Abigail put her hands over her opened mouth in shock, “Oh my God! How did he know that? He was already sound-asleep when I got back to the room.”

“The handkerchief, he saw my hanky with you.”

“I’ve been a fool.”

Richard narrated his ordeal with Cain in the car. He looked at Abigail after telling her the story; she was looking undeciding, as if there was something in her mind she was afraid to say.

“Abigail.” Richard called.

“Yes?” she raised her face to meet his gaze.

She was intelligent, Richard knew, one look at her and you knew about a million gears were spinning in her head, all meshing perfectly, well-oiled, quiet and productive. “What are you not telling me?”

“What do you mean by that?” she tried in vain to look puzzled.

Richard grabbed her shoulders and looked in her eyes, “You are hiding something very important. Please, tell me now before it’s too late.”

“You’re crushing my shoulders.”

“Sorry.” Richard released his hold, “Please, just try to reason with me. I will never forgive myself if Cain kills you.

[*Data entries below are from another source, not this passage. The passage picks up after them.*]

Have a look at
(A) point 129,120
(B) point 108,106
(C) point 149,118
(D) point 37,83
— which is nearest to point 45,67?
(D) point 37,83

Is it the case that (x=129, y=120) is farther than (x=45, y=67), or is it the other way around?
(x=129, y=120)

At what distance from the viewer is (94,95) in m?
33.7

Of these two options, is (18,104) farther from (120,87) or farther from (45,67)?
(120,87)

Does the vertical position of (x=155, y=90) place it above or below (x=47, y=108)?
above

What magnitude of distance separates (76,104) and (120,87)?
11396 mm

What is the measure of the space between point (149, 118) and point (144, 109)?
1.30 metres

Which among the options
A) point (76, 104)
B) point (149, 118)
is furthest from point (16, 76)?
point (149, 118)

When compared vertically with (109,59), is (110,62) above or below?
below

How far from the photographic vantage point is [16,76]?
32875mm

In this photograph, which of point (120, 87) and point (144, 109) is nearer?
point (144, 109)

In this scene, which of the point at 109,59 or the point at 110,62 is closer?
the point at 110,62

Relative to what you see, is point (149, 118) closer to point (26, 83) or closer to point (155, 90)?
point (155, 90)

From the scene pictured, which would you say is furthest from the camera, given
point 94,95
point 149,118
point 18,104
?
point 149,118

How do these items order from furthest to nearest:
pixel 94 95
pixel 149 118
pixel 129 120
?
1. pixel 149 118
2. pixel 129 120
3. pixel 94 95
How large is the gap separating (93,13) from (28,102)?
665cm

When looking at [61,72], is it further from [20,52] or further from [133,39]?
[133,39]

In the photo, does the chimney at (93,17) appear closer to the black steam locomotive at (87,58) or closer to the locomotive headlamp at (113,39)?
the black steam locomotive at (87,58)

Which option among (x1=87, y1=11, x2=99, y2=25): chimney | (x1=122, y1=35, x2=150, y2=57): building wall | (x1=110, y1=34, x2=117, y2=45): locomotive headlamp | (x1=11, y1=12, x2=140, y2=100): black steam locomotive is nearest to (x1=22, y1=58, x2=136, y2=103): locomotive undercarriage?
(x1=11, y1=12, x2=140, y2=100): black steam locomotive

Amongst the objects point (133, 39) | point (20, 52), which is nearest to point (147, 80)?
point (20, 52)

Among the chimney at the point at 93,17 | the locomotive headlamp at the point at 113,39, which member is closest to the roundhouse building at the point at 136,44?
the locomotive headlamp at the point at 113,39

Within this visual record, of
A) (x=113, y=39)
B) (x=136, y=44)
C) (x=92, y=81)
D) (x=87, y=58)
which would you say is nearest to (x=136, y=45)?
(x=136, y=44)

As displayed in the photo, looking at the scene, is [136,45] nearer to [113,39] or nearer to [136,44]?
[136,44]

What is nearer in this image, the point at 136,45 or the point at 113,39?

Besides, I may probably not be able to save myself after being convicted of the murder. We both know that an earthworm can never be innocent in the gathering of birds.” He knew somewhere deep down at the back of his own mind that if anything happened to Abigail, the world would be a far darker and less interesting place for him to live in, even if he were not convicted.

“What do you want me to tell you?”

“Everything you know about Cain. I think there’s a kind of evil spirit in him—like there’s a kind of mystery which follows around him like a shadow.”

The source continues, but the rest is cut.